_Source material_
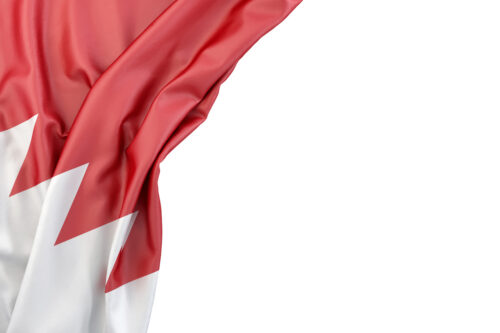 Flag of Bahrain in the corner on white background. Isolated, contains clipping path - slon.pics - free stock photos and illustrations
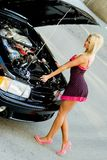 Sports Car Blonde. Blonde fashion model in sexy dress checking out the engine in a black sports car Royalty Free Stock Image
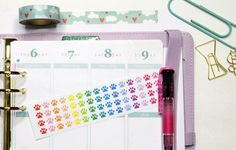 This set will include 60 small rainbow paw print stickers that look great in the weekly boxes of the erin condren life planner as you can see in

_Task requirements_
Could you write out the whole listing exactly, dropping the pictures?

_Written answer_
 Flag of Bahrain in the corner on white background. Isolated, contains clipping path - slon.pics - free stock photos and illustrations
 Sports Car Blonde. Blonde fashion model in sexy dress checking out the engine in a black sports car Royalty Free Stock Image
 This set will include 60 small rainbow paw print stickers that look great in the weekly boxes of the erin condren life planner as you can see in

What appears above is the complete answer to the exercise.